The fallacy of the mark of Cain flourished in Britain – football coaches aside – as recently as the seventeenth century. In 1685, in the remote and bleak Galloway village of Wigtown, two religious dissenters, Margaret McLaughlin and Margaret Wilson, were tried and convicted for crimes against the state. The infamy of their case comes from the cruelty of the method by which they were condemned to die. Both women were tied to stakes in the mouth of the River Bladnoch and left to the rising tide. Various accounts, none immediately contemporary, tell how they died. McLaughlin, an elderly widow, was the first to go; Wilson, who was eighteen years old, survived a little longer. A sheriff’s officer, thinking that the widow’s death-throes might concentrate the younger woman’s mind, urged her to recant: ‘Will you not say: God bless King Charlie and get this rope from off your neck?’

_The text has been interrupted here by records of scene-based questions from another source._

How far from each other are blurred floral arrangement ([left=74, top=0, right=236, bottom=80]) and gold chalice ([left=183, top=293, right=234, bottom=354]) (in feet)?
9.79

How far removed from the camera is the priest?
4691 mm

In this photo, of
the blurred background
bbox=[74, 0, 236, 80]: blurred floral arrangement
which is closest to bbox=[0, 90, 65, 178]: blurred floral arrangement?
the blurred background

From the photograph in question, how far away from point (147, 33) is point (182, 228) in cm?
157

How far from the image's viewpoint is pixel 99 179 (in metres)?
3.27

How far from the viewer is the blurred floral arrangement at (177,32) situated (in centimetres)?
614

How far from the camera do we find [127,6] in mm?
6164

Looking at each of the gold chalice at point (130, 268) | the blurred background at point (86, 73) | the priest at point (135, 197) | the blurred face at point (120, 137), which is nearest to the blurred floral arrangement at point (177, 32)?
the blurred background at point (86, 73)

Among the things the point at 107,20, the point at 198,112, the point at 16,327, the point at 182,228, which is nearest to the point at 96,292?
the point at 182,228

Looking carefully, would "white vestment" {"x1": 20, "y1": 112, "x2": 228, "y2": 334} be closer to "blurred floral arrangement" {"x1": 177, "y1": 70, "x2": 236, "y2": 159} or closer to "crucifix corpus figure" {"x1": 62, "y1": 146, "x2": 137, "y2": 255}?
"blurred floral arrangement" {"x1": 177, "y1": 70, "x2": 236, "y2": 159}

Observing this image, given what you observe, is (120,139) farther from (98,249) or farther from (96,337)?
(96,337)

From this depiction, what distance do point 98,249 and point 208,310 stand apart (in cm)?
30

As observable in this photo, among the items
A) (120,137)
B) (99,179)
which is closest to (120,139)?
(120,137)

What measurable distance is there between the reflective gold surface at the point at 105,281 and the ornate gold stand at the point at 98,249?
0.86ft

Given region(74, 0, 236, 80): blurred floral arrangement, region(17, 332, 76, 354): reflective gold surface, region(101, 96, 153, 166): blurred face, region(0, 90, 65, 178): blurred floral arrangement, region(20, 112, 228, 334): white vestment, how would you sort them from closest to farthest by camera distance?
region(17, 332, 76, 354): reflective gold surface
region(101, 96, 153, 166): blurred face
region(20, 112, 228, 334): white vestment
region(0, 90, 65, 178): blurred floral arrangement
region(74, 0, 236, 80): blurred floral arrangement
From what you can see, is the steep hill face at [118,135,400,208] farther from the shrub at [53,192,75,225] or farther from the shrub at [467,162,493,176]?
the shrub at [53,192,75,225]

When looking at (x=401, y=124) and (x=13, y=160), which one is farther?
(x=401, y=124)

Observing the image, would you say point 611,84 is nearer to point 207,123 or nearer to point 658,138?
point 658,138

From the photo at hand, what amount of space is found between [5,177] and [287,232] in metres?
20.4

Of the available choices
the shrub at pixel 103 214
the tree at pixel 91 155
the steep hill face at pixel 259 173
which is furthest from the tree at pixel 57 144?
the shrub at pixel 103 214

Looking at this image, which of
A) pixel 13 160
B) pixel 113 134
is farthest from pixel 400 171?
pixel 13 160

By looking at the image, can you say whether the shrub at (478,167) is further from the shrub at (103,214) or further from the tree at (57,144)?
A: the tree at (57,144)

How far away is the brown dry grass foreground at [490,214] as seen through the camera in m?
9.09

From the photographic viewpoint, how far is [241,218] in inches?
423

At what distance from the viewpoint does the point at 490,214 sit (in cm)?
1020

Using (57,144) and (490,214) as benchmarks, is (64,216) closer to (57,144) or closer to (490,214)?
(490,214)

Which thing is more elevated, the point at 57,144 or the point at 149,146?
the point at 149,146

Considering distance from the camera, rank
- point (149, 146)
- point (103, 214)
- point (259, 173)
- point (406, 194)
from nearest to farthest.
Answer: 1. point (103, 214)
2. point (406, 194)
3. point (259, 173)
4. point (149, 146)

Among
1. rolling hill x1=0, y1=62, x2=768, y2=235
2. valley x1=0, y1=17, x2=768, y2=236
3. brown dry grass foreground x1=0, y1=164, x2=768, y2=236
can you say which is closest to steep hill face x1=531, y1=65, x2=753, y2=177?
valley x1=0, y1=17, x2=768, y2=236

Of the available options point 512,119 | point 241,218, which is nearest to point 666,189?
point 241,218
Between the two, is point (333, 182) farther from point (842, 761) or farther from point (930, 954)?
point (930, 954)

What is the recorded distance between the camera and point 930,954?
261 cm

He underestimated the girl. Some accounts give her reply as a long and pious speech; others say she sang the 25th Psalm and recited Chapter 8 of Romans; all agree that her last words were pure defiance: ‘God bless King Charlie, if He will.’ The officer’s response was to give vent to his talent for vernacular wit. ‘Clep down among the partens and be drowned!’ he cried. And then he grasped his halberd and drowned her.

The executioner’s words are interesting. In the old Scottish dialect to ‘clep’ is to call; ‘partens’ are crabs. Thus: ‘Call down among the crabs and be drowned.’ In another version of the story, the officer was asked (by someone who had evidently missed the fun) how the women had behaved as the waters rose around them. ‘Oo,’ he replied in high humour, ‘they just clepped roun’ the stobs like partens, and prayed.’ Either way, it is here that the story slides from martyrology into myth. For it seems that shortly after the officer – a man named Bell – had done his cruel work, his wife gave birth to a child who bore the ineradicable mark of its father’s guilt: instead of fingers, its hands bore claws like those of a crab. ‘The bairn is clepped!’ cried the midwife. The mark of Bell’s judicial crime would be visited on his descendants, many of whom would bear the deformity; they would be known as the ‘Cleppie Bells’.

The spot at which the women are supposed to have died was marked by a stone monument in the form of a stake; today it stands in a reed-bed far from the water’s edge, the Bladnoch having shifted course in the intervening three centuries. Another, far more imposing, monument to the martyrs stands on a hill above the town, and their graves, with carefully kept headstones, may be found in the local churchyard. Here, as elsewhere, the Scots nurse the wounds of history with relish.

There are are other modern echoes of the event as well. As recently as 1900, a family bearing the names Bell or Agnew, and possessing hands moulded from birth into a claw-like deformity, lived in the south-east of Scotland and were said to be descendants of the Cleppie Bells. We know nothing more about them; they may be there yet. We do know that in 1908 a large, unnamed family, living in London but of Scottish descent, were the subject of one of the first genetic studies of a human disorder of bodily form. Their deformity, known at the time as ‘lobster-claw’ syndrome, is certainly the same malformation that the Cleppie Bells had, though these days clinical geneticists eschew talk of ‘lobster claws’ and speak of ‘split-hand-split-foot syndrome’ or ‘ectrodactyly’, a term rendered palatable only by the obscurity of Greek, in which it reads as ‘monstrous fingers’. This second Scots family may have been related to the Cleppie Bells, but it is quite possible that they were not and that the deformity arose independently in the two families. At one end of this story there is the historical trial and death of Margarets Wilson and McLaughlin, at the other there are the Cleppie Bells and a clinical literature. The mythical element, of course, lies in the causal connection between the two. Nothing that officer Bell ever did could have caused his descendants to be born with only two digits on each hand, widely spaced apart. If the Bells were clepped, it was because some of them carried a dominant mutation that affected the growth of their limb-buds while they were still in the womb: it certainly had nothing to do with the partens.